Imagine K12, the first incubator for education technology startups, is upping the funding it provides to entrepreneurs to $100,000 per company beginning with the next cohort of companies, due to start in September 2013. In addition, Imagine K12 says it will shepherd one class of startups per year but will accept up to as many as 20 startups in that program.
That change will make the Imagine K12 program the best funded of the host of edtech incubators that have been springing up around the U.S. (Here's EdSurge's list of edtech incubators.) "We think companies need more time to figure out how to create value for education," says Geoff Ralston, a cofounder of Imagine K12. He and cofounder, Tim Brady, expect that the increase in funding should give startups about a year.
The changes come two years into Imagine K12's tenure. So far, the for-profit accelerator has helped create 39 startups, all aimed at building products and services that support K-12 education. (Here's EdSurge's list of Imagine K12's existing startups. And here's a detailed EdSurge profile of Imagine K12.)
Imagine K12 will debut its fourth cohort of companies at a by-invitation event next week at its offices in Palo Alto. And Imagine K12 is now accepting applications for the program that will begin in September. (Here's where you start.)
The new funding comes from an Imagine K12 Startup Fund, which is supported by Y Combinator founder Paul Graham,
Yahoo! co-founder David Filo, Angela Filo, LinkedIn CEO Jeff Weiner, NewSchools
Venture Fund, and GSV Asset Management. Startups accepted into the Imagine K12 program will receive $20K on acceptance and an additional $80K in convertible debt from the Startup Fund when the formal program begins in September. (Imagine K12 takes an equity stake of approximately 6% in each company.) Brady and Ralston told EdSurge that they have raised enough money to continue Imagine K12's program for at least three years.
For the past two years, Imagine K12 has hosted about 10 startup companies during two separate three-month sessions. Brady and Ralston said that by fusing the two programs together and having rolling admissions, they hope to have more time to support their fledgling companies -- both before and after they go through the accelerator programs.
"We've thought from the beginning that it would be great to get people
we know excited about the prospect of funding edtech startups," Ralston
said in an interview. "But we just didn't have enough proof points to go
and ask the people we knew about raising a startup fund."
That's changed. Of the 30 Imagine K12 startups in the field, 18 have raised more than $30 million. Five Imagine K12 startups have raised A rounds. (Although not all have announced, EdSurge believes this list is Bloomboard, Class Dojo, Educreations, Hapara and LearnSprout.) Brady says he expects that number will double by the end of the year. Imagine K12 counts among its other "notable" startups TapToLearn, Remind101 and NoRedInk.
Some critics have asked whether the emphasis on startups means that founders are excessively focused on "small" problems. For instance, many educators still quietly grumble that there's a lack of attention on building great digital curriculum, possibly because that's a huge and complex task.
Ralston and Brady disagree.
Among the companies supported by Imagine K12 "we see a lot of variation in how 'big' the problem they're tackling is--but all the companies are tackling tenacious problems," says Ralston. "For instance, ClassDojo is taking on behavior management--that seems like a pretty big problem. Our companies are starting with intense problems--trying to identify a real and deep need that makes sense to us."

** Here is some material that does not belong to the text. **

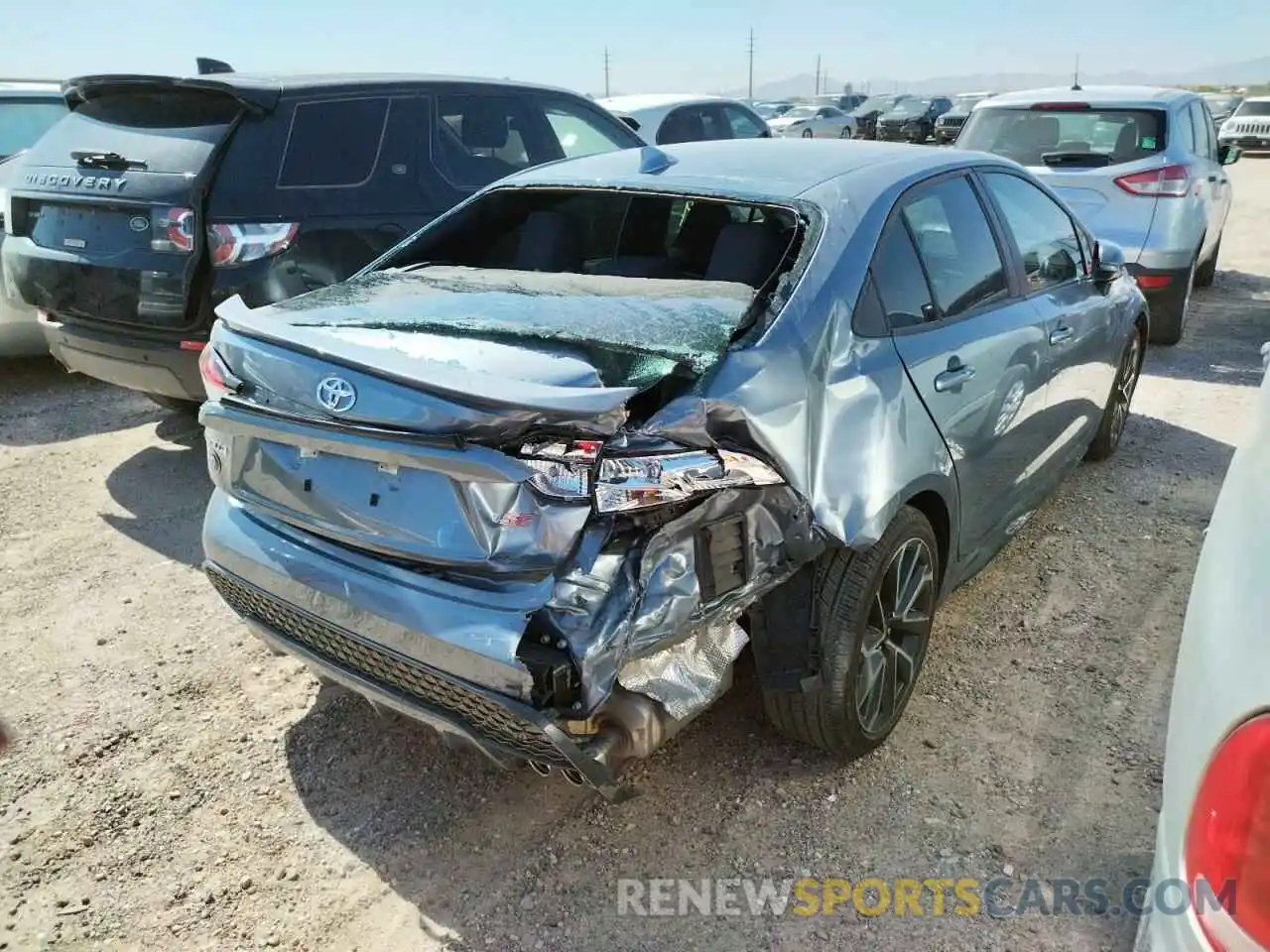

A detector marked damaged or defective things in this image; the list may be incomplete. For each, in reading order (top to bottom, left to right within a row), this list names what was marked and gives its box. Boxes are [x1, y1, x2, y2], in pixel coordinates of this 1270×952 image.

Adds Brady: "We push our teams to think through the 'here and now,' and then think about what they could become. Sometimes people don't get the whole story. Something that looks like just a feature today could be addressing a really big problem."
Brady and Ralston are Imagine K12's go-to guys. A third founder, Alan Louie, said earlier this year that he was shifting his personal time to focus on early childhood literacy issues.
"We've always tried to make entrepreneurship attractive to great entrepreneurs," Brady says. "We're building out our startup curriculum and network of teachers" so that companies will have strong beta testers. Boosting the initial funding will also help companies get started. "All things being equal, we think that working in edtechnology is now as attractive as consumer web."